Besides the release of Hard Time, McKenna’s Her Best Laid Plans was released this month, on the same day, no less. On a trip to Ireland after breaking up with her long time boyfriend, Jamie’s determined she’ll have a vacation fling – no holds barred, no strings attached fucking. What she doesn’t count on is the object of her flingy-ness, Connor, having other ideas. Jamie’s vulnerability warred with her confidence, something I hadn’t seen from McKenna before, and there was a sweetness to the story I hadn’t expected. It’s not nearly as explicit or filthy as some of her other stories, but still highly enjoyable. It proved to me McKenna’s a truly multifaceted writer.
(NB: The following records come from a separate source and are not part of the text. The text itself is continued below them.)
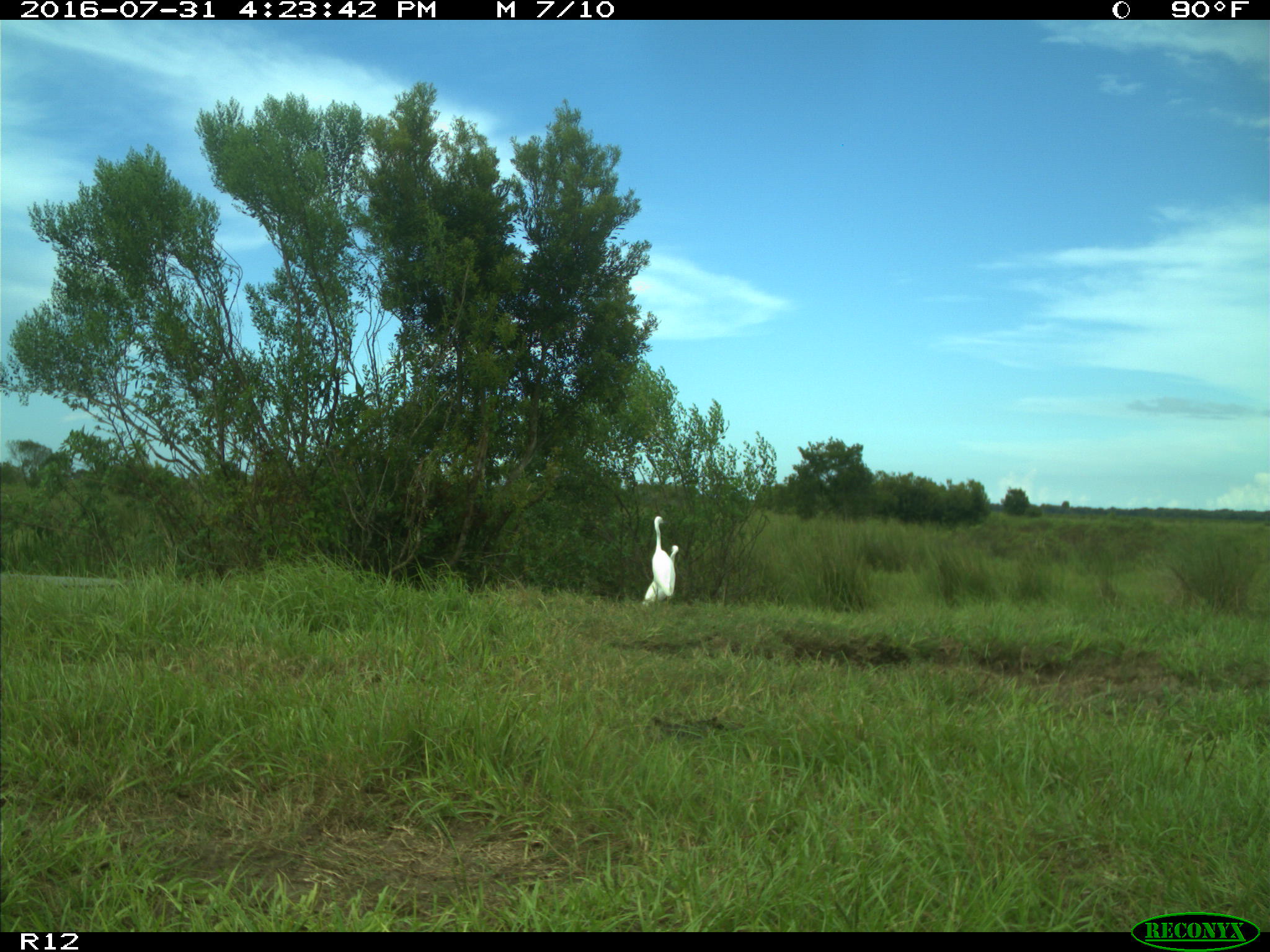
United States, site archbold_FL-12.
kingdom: Animalia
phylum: Chordata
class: Aves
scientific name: Aves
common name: birds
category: unidentified bird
I finally acquiesced to peer pressure and read Kylie Scott’s Lick, a book I’d avoided because the title just screamed gross to me. Ev wakes up on the bathroom floor of her Vegas hotel room hung over beyond belief and sporting a diamond ring the size of a small skating rink on her left hand. Turns out in her drunken state she’d up and married David, guitarist for the massively popular band Stage Dive. In the interest of annulling the marriage as quickly as possible, she agrees to stay with him at his secluded home near the California coast. But the more she gets to know her husband, the less she wants their marriage to end. Again, surprise sweetness here. I loved Ev and David together and was cheering for them the moment she stomped out of his LA home (dude was being an ass of epic proportions) and he tracked her down to a bandmate’s house on the beach. In fact, I enjoyed Lick so much I bought and devoured the next one, Play, though I must confess Mal (the drummer for Stage Dive) comes off as childish a little too often in Play for my liking. But I can easily see myself re-reading both these books again in the near future. Oh, and Lick? It’s a guitar lick. I guessed as much, given David’s a guitarist, but still. Ew.
There was also Mia Sheridan’s Archer’s Voice, which I finished yesterday. Bree’s ended up in a tiny town in Maine, desperate to escape the nightmare she’s lived with for the last six months. She settles into her new life and ends up making friends with Archer, a recluse with a horrific past of his own. I’d read the sample of this book during my weekend of sample reading a month ago, and I hadn’t been quite convinced to buy the full book after I finished the sample. I put it aside to read again later, and when I did, I bought it. Then I read the thing in almost one sitting. For two characters with such tragic pasts, there wasn’t a lot of angst, and again, sweetness (I’m sensing a trend here), with the way Bree treats Archer. There was an overabundance of commas – they popped up in places I didn’t think they needed to be, and therefore were on the distracting side – but overall a pleasantly fluffy story for an overtaxed brain.
I took a break from all the smexyness and read The Big Exit by David Carnoy. Richie’s been released from prison after serving time for a crime he didn’t commit. He’s minding his own business, volunteering at a legal organization by day, earning a living as a Sinatra impersonator by night, when he’s accused of murdering his former friend and business partner. Carnoy’s voice rocked and I loved every word of this twisty, snarky thriller. The characters were well-drawn and intriguing, the hints at their lives away from the murder tantalizing. Fast paced and surprising (but not in a sweet way), it was a welcome respite from my attempts to drag myself through The Word Exchange, and I’ll definitely be reading more from him.
Oh, and in case you’re wondering, Kit Rocha had another release this month. Beyond Solitude was originally released as part of the Alphas After Dark anthology, and they’ll be releasing it as a standalone novella on May 1st. It’s the story of Mia and Ford, two characters we haven’t met before, and it’s set during the same time as Beyond Jealousy, giving us a look at another part of Sector Four. It was…wait for it…sweet, with an emotional depth that reminded me of Beyond Pain.
Okay. Enough sweetness. Let the darkness rule.
Copy of Her Best Laid Plans provided by the publisher in exchange for an honest review.